What the exercise asks:
From first line to last, copy the listing exactly and omit its pictures.

Data:
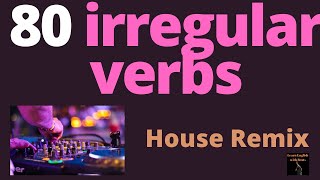 80 irregular verbs song House remix [upl. by Mable]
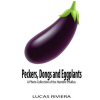 Createspace Independent Publishing Platform Peckers, Dongs and Eggplants: A Photo Collection of the Humble Phallus – Lucas Riviera (Puha kötésű)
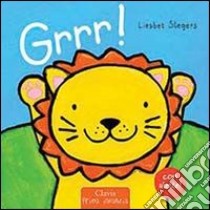 Grrr! Ediz. illustrata libro di Slegers Liesbet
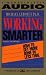 Books : Working Smarter How To Get More Done In Less Time: How To Get More Done In Less Time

Exercise answer:
 80 irregular verbs song House remix [upl. by Mable]
 Createspace Independent Publishing Platform Peckers, Dongs and Eggplants: A Photo Collection of the Humble Phallus – Lucas Riviera (Puha kötésű)
 Grrr! Ediz. illustrata libro di Slegers Liesbet
 Books : Working Smarter How To Get More Done In Less Time: How To Get More Done In Less Time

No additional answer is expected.